Some commentators have called the current crop of young people entering the workforce the most entrepreneurial generation in years. But for every tale of a young person building a start-up in their dorm room or boldly launching a career in social entrepreneurialism from their parents' sofa, there are plenty of press reports of grads who are underprepared for the rough-and-tumble realities of today's economy and fail to find their professional footing.

What sets the former group who are capable of rolling with the economic punches apart from the latter cohort that's less than innovative regarding their careers? That's what Tony Wagner, Harvard University's first innovation education fellow at the Technology & Entrepreneurship Center, set out to explore in his new book Creating Innovators: The Making of Young People Who Will Change the World. To discover the secret recipe for creating innovative, entrepreneurial young people, Wagner interviewed a handful of exceptional young strivers as well as their parents, educators and mentors.

Knowledge@Wharton recently interviewed him about what he found--and the verdict is less than flattering for the usual order of business at many of America's schools. Wagner explains that schooling is often actually hostile to innovation:

I came to see that the culture of schooling in America is radically at odds with a learning culture that produces young innovators in five essential respects. Number one: The culture of schooling is all about individual achievement, ranking kids, whereas, the culture of innovation demands collaboration. Every one of these teachers and classes I observed really build teamwork into all of their assignments. Number two: A culture of schooling is all about specialization. While that certainly has a role in innovation, what's very clear in the world of innovation is a problem-based, multidisciplinary approach to learning. Number three: The culture of schooling is risk averse and penalizes failure. The culture of innovation is all about taking risks and learning from mistakes, trial and error. Number four: The culture of schooling is a very passive experience, where people essentially sit all day consuming information and then regurgitating it. The culture of learning for young innovators is all about creating--not consuming--real products for real audiences. And lastly, number five: The culture of schooling really relies on extrinsic incentives to motivate learning--carrots and sticks, As and Fs. But I discovered that these young innovators were far more intrinsically motivated, and when I looked at the pattern of what parents and teachers had both done to encourage intrinsic motivation, I found a kind of remarkable emphasis in the classrooms and among the parents of play, passion and purpose.

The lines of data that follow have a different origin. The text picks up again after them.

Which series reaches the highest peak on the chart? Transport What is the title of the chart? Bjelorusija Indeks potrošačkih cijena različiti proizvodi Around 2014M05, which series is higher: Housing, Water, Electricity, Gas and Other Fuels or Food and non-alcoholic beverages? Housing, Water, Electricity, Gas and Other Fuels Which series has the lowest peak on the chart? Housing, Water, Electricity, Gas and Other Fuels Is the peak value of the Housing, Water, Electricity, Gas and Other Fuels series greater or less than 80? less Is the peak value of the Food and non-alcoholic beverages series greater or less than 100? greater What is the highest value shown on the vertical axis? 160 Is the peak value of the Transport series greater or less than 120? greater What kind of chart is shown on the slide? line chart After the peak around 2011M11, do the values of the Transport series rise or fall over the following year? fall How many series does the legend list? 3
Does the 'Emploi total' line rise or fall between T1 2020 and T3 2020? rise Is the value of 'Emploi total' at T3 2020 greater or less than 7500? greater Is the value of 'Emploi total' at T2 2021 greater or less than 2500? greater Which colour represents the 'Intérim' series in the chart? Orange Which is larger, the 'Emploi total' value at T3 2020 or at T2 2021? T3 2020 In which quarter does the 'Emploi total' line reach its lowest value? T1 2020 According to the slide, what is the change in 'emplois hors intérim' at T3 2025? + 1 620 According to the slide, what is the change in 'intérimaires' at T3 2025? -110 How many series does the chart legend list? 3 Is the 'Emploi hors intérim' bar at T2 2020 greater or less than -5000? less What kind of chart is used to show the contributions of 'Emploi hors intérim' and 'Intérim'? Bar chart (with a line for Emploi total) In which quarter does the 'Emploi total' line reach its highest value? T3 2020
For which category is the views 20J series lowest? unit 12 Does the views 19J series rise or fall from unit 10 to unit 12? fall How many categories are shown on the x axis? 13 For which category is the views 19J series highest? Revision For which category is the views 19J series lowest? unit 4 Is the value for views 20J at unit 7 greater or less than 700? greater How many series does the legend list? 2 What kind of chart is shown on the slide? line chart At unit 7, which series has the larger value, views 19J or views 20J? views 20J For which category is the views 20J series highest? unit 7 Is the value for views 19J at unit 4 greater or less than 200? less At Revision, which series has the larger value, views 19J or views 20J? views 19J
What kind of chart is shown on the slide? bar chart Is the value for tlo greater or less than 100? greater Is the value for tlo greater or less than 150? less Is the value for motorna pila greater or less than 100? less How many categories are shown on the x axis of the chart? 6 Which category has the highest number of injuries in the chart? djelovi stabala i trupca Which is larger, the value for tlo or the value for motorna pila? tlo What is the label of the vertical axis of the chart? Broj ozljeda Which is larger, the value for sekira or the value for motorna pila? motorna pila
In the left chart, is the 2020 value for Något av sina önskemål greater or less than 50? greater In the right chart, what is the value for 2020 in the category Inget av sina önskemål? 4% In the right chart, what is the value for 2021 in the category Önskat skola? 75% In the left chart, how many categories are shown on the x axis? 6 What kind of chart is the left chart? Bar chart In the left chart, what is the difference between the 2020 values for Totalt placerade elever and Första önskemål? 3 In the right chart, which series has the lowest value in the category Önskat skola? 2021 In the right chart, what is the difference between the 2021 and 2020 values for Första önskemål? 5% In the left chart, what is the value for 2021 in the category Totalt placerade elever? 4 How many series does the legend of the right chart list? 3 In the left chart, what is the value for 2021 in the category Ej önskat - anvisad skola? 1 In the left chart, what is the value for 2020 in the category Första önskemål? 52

Wagner offers no broad policy prescriptions in the interview to fix these problems in America's schools, but if you're an individual parent or teacher interested in encouraging an innovative outlook in your kids, he has lots of ideas (less scheduled time, more unstructured play or self-driven exploration, for instance). Plus, Wagner has advice for young people looking to build the innovation skills necessary to have a career less ordinary. Also of interest may be complaints from Stanford professor Bob Sutton that MBAs, in an analogous process to the one Wagner details occurring in schools, extinguish the spark of creativity in students.

Does Wagner's indictment of American schools ring true for you?